Updates - add the following line to crontab:

crontab -e
0 22 * * * java -cp pubtrends-<version>.jar org.jetbrains.bio.pubtrends.pm.PubmedLoader --fillDatabase | \
tee -a crontab_update.log

Semantic Scholar

Download Sample from Semantic Scholar or full archive. See Open Corpus.
The latest release can be found at: https://api.semanticscholar.org/api-docs/datasets#tag/Release-Data

curl https://api.semanticscholar.org/datasets/v1/release/
  • Linux & Mac OS

    # Fail on errors
    set -euox pipefail 
    
    DATE="2022-05-01"
    PUBTRENDS_JAR=
    
    wget https://s3-us-west-2.amazonaws.com/ai2-s2-research-public/open-corpus/$DATE/manifest.txt
    echo "" > complete.txt
    N=$(cat manifest.txt | grep corpus | wc -l)
    cat manifest.txt | grep corpus | while read -r file; do 
       if [[ -z $(grep "$file" complete.txt) ]]; then
          echo "Processing $file / $N"
          wget https://s3-us-west-2.amazonaws.com/ai2-s2-research-public/open-corpus/$DATE/$file;
          java -cp $PUBTRENDS_JAR org.jetbrains.bio.pubtrends.ss.SemanticScholarLoader --fillDatabase $(pwd)/$file
          rm $file;
          echo "$file" >> complete.txt
       fi;
    done
    java -cp $PUBTRENDS_JAR org.jetbrains.bio.pubtrends.ss.SemanticScholarLoader --index --finish
    
  • Windows 10 PowerShell

    $DATE = "2023-03-14
    $PUBTRENDS_JAR = 
    curl.exe -o .\manifest.txt https://s3-us-west-2.amazonaws.com/ai2-s2-research-public/open-corpus/$DATE/manifest.txt 
    echo "" > .\complete.txt
    foreach ($file in Get-Content .\manifest.txt) {
        $sel = Select-String -Path .\complete.txt -Pattern $file
        if ($sel -eq $null) {
           echo "Processing $file"
           curl.exe -o .\$file https://s3-us-west-2.amazonaws.com/ai2-s2-research-public/open-corpus/$DATE/$file
           java -cp $PUBTRENDS_JAR org.jetbrains.bio.pubtrends.ss.SemanticScholarLoader --fillDatabase .\$file
           del ./$file
           echo $file >> .\complete.txt
        }
    }
    java -cp $PUBTRENDS_JAR org.jetbrains.bio.pubtrends.ss.SemanticScholarLoader --index --finish
    

Updating embeddings

Please ensure that embeddings Postgres DB with vector extension is up and running

docker run --rm --name pgvector -p 5430:5432 \
     -m 32G \
     -e POSTGRES_USER=biolabs -e POSTGRES_PASSWORD=mysecretpassword \
     -e POSTGRES_DB=pubtrends \
     -v ~/pgvector/:/var/lib/postgresql/data \
     -e PGDATA=/var/lib/postgresql/data/pgdata \
     -d pgvector/pgvector:pg17

Then you'll be able to update embeddings with a commandline below. It will compute embeddings and store them into the vector DB, and update the Faiss index for fast search.

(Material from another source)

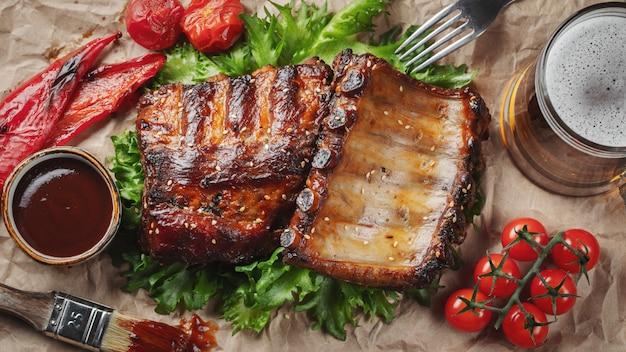 Крупный план свиных ребрышек зажарил с соусом bbq и карамелизованный в меде на бумаге. Premium Фотографии
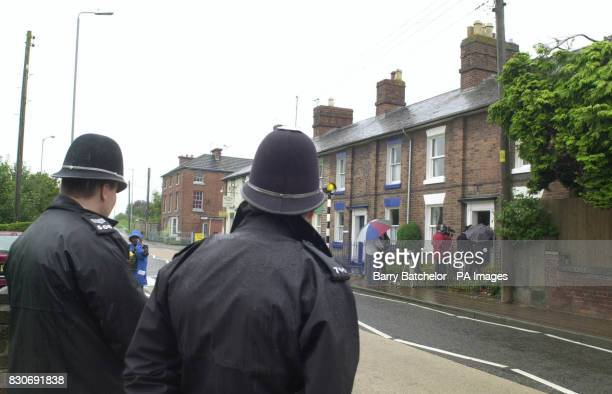 Police officers watch as members of the media talk to former Iain Duncan Smith campaign aide Edgar Griffin at his home in Welshpool Mr Griffin has...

docker build -f pysrc/preprocess/embeddings/Dockerfile -t update_embeddings --platform linux/amd64 .
docker run  -v ~/.pubtrends:/config:ro \
   -v ~/.pubtrends/logs:/logs \
   -v ~/.pubtrends/sentence-transformers:/sentence-transformers \
   -v ~/.pubtrends/nltk_data:/home/user/nltk_data \
   -v ~/.pubtrends/faiss:/faiss \
   -it update_embeddings /bin/bash

source activate pubtrends
export PYTHONPATH=$PYTHONPATH:$(pwd)
/bin/bash ~/pubtrends/scripts/nlp.sh
python pysrc/preprocess/update_embeddings.py

Development

Please ensure that you have a database configured, up and running.
Then launch web-service or use jupyter notebook for development.

Web service

  1. Create necessary folders with script scripts/init.sh and download prerequisites.

    bash scripts/init.sh
    bash scripts/nlp.sh
    
  2. Start Redis

    docker run -p 6379:6379 redis:7.4.2
    
  3. Configure conda environment pubtrends

    conda env create -f env/environment.yml
    

    Enable environment by command source activate pubtrends.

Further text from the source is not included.